§ Your goal
Below are some records. Return exactly the lines from the one with "genus: Eudorcas" to the one with "Tanzania, site B03, 2014-11-01", and nothing else.

(Data entries)
*** Begin section ***
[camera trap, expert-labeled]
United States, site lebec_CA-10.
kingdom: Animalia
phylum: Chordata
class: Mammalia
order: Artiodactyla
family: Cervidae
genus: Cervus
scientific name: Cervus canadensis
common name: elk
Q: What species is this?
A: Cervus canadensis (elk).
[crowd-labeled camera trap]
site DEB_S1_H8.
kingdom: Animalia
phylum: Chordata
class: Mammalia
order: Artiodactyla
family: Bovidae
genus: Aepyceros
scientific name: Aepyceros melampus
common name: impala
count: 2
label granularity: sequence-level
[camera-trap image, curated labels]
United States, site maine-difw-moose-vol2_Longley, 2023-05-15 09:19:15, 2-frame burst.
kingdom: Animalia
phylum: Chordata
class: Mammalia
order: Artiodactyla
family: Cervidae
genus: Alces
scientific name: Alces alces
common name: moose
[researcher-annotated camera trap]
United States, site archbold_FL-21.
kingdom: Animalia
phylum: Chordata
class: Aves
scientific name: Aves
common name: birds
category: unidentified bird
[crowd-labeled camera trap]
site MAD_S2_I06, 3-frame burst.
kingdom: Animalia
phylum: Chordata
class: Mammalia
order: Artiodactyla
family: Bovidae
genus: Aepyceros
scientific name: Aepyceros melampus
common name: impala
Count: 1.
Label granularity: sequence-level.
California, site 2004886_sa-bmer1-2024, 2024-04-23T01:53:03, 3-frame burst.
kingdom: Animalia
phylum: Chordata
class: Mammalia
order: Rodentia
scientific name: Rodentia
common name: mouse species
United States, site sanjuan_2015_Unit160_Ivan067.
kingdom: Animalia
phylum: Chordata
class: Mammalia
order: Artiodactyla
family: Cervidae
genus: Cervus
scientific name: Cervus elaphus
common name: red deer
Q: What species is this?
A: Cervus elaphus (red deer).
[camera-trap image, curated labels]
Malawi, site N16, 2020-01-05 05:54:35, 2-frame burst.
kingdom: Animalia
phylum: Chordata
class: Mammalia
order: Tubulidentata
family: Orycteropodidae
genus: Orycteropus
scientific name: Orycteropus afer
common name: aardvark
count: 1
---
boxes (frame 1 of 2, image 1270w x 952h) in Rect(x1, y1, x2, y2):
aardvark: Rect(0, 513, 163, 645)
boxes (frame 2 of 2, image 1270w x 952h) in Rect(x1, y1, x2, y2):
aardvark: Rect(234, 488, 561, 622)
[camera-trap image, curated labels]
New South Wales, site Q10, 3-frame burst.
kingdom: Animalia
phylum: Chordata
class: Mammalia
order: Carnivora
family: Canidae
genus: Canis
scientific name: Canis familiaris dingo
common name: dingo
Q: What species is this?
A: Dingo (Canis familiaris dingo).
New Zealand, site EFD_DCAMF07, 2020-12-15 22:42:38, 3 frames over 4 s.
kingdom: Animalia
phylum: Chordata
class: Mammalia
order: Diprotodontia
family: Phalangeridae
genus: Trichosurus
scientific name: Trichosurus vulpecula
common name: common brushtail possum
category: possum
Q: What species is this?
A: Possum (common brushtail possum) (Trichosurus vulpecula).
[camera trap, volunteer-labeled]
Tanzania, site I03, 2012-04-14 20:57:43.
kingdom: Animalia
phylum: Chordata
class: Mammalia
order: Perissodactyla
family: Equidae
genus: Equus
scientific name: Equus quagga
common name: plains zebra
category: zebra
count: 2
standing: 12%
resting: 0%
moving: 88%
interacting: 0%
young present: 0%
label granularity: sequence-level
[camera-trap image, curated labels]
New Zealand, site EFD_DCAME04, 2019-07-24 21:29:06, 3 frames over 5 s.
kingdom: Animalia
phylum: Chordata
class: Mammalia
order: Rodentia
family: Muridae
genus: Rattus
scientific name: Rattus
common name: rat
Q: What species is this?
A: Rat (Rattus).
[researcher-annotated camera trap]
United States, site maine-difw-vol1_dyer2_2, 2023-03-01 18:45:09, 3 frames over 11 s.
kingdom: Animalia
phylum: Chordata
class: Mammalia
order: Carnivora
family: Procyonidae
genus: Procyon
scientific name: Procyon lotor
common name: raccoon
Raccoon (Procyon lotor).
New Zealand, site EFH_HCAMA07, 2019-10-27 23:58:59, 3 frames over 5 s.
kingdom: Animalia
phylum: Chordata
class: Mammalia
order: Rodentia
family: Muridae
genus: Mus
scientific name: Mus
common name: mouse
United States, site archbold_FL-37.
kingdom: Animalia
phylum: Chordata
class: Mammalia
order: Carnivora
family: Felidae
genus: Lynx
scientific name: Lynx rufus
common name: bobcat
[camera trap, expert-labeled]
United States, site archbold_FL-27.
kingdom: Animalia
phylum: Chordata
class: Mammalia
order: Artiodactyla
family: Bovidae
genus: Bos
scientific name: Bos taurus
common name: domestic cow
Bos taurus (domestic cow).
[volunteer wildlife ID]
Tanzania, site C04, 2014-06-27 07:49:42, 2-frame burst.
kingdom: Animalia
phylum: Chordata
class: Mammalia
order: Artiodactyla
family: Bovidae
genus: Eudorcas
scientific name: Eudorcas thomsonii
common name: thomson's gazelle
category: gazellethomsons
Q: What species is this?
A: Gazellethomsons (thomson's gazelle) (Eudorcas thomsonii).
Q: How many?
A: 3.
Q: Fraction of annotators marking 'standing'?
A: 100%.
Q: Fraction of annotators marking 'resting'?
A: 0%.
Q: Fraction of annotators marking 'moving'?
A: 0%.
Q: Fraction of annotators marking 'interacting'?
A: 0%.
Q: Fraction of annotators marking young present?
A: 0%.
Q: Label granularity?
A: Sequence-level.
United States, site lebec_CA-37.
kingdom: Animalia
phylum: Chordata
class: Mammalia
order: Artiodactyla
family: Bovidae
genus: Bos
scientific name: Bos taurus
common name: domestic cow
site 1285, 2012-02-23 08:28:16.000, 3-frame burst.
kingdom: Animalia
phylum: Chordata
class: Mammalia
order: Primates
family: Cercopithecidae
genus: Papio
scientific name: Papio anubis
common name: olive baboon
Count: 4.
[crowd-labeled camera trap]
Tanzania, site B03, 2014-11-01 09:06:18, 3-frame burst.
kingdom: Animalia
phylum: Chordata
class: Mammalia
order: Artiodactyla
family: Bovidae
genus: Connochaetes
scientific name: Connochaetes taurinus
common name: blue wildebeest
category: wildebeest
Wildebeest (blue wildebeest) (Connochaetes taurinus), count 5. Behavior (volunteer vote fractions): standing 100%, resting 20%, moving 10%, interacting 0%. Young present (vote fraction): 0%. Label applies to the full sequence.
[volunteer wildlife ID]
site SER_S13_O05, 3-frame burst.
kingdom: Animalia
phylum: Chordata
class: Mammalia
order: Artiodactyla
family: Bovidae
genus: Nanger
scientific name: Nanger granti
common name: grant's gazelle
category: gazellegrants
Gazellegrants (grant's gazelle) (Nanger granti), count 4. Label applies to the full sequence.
*** End section ***
§ Exercise result
genus: Eudorcas
scientific name: Eudorcas thomsonii
common name: thomson's gazelle
category: gazellethomsons
Q: What species is this?
A: Gazellethomsons (thomson's gazelle) (Eudorcas thomsonii).
Q: How many?
A: 3.
Q: Fraction of annotators marking 'standing'?
A: 100%.
Q: Fraction of annotators marking 'resting'?
A: 0%.
Q: Fraction of annotators marking 'moving'?
A: 0%.
Q: Fraction of annotators marking 'interacting'?
A: 0%.
Q: Fraction of annotators marking young present?
A: 0%.
Q: Label granularity?
A: Sequence-level.
United States, site lebec_CA-37.
kingdom: Animalia
phylum: Chordata
class: Mammalia
order: Artiodactyla
family: Bovidae
genus: Bos
scientific name: Bos taurus
common name: domestic cow
site 1285, 2012-02-23 08:28:16.000, 3-frame burst.
kingdom: Animalia
phylum: Chordata
class: Mammalia
order: Primates
family: Cercopithecidae
genus: Papio
scientific name: Papio anubis
common name: olive baboon
Count: 4.
[crowd-labeled camera trap]
Tanzania, site B03, 2014-11-01 09:06:18, 3-frame burst.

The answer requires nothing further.